Pig Sushi (in a way)
Dan has completed the initial roll, trapping the crispy bacon in the middle of a raw sausage roll. Note that the bacon weave is still flat. At this point, it occurred to us that this is a lot like rolling a giant sushi. A GIANT SUSHI FULL OF SWINY GOODNESS, THAT IS!

Initial Roll
Dan is preparing to roll the sausage back over the bacon mat. Tip for those of you keeping score at home: Use aluminum foil, like we did. It'll make if vastly easier to get the bacon to wrap tightly around the sausage without any unaesthetic slippage. No one wants bacon slippage. No one.

The Completed Log
Dan applies the finishing touches to the log, preparing it for the long journey that awaits it.

The Baking
Ever wonder why they call it bacon when it's almost never baked?
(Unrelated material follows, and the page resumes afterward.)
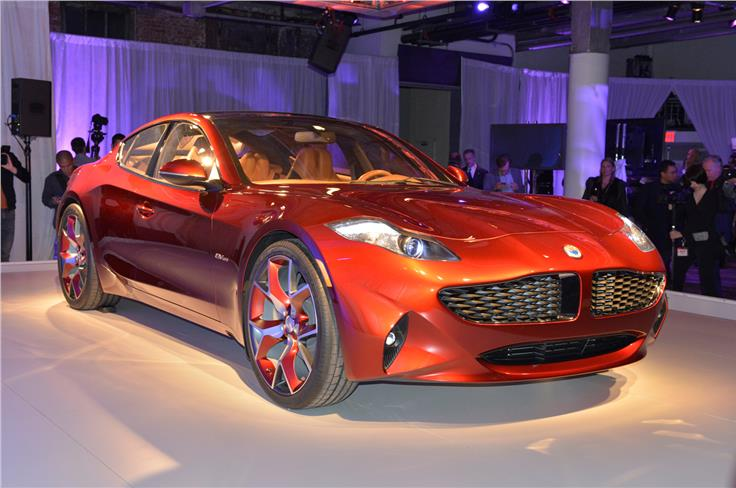 The Fisker Karma is on show at New York despite the company's recent woes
Well, at this moment Wikipedia tells me that bacon "is derived from the Old High German bacho, meaning 'back', 'ham', or 'bacon'." So bacon is derived from another word that also means bacon? I must say that I'm shocked.


Fresh from the Oven
If you look closely, the juice is attempting to escape from the log. The orange hue of the juice indicates that it is laden with Vitamin C. Yep. You heard it here first. The Bacon Log is loaded with all the nutrients and minerals that a growing body needs. My sources tell me that it contains enough Vitamin C to last a normal adult a full year.

Still Life with Bacon Log
This is the finest picture ever taken by a camera. Go ahead. Let the tears come. It's hard to be in the presence of such greatness.

The Carving
Dan carved the log with all the care of a vascular surgeon. I think all these years of living with a vegan has made him more sympathetic to the plight of those animals that become our food. His careful carving honored the pig(s) that had become this feast.

Oh, in the back of the picture you'll see a flask of "juice." I'd like to tell you we each did a shot of this. We did not. Well, there's always next time.

Plated with Salad
It was delectable. I scarfed down my plate and a second, and contemplated a third.

We brought the ample leftovers back to my house, where Steph's mom shared some with me the next day. She was awed at how tasty it was, especially with a baguette (as, I'm told, they eat the bûche in the old country). We agreed that it was perhaps the perfect food for watching a brunch-time football game on a fall day.

Dan had to ventilate the apartment before Sita returned, but I doubt he's in trouble for introducing such a quantity of swine into their abode. After all, she got that cooking sheet specifically for him to cook bacon on. See, Mr. Wilde, it's no life of mutual deception after all. Even the raw vegan chef knows that sometimes her man must answer the primal call of Bûche de Lardon, The Bacon Log.